*What to work on*: Could you print the lines below verbatim, from the line with "Approximately how far" up to and including the line with "In this image, how"?

*Dataset records*:
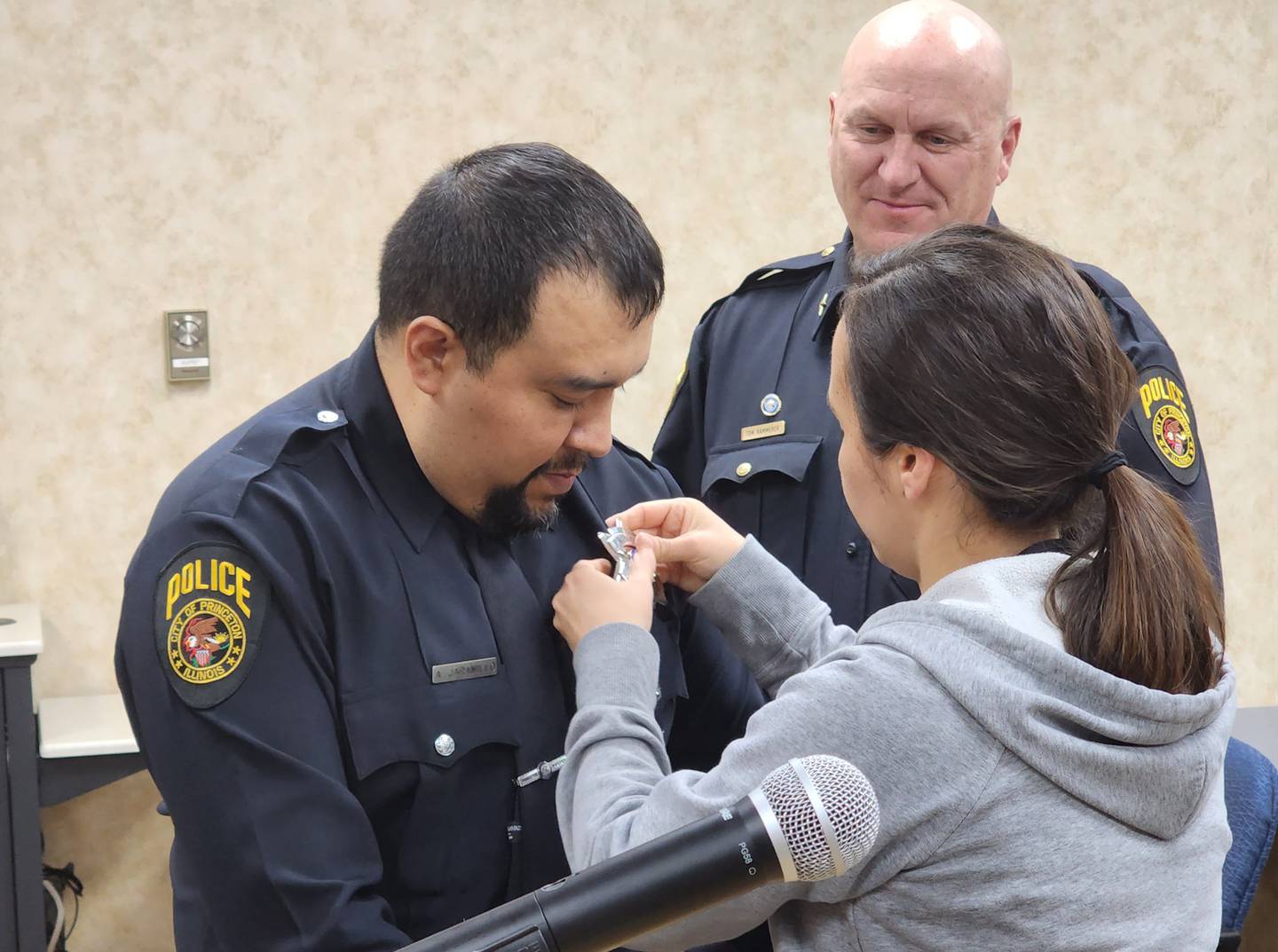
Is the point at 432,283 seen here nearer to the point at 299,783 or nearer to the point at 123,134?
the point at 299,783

...

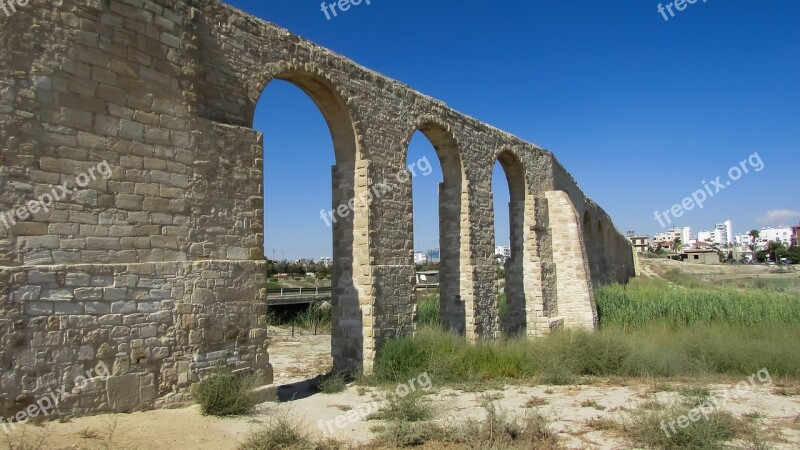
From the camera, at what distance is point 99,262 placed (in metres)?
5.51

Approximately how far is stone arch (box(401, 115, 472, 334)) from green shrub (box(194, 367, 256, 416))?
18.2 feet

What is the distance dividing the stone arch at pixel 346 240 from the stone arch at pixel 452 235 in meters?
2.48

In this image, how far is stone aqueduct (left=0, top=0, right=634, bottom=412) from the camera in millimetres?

*Solution below*:
Approximately how far is stone arch (box(401, 115, 472, 334)) from green shrub (box(194, 367, 256, 416))?
18.2 feet

What is the distance dividing the stone arch at pixel 346 240 from the stone arch at pixel 452 235 in meters?
2.48

In this image, how far is stone aqueduct (left=0, top=0, right=634, bottom=412) from the camera in millimetres?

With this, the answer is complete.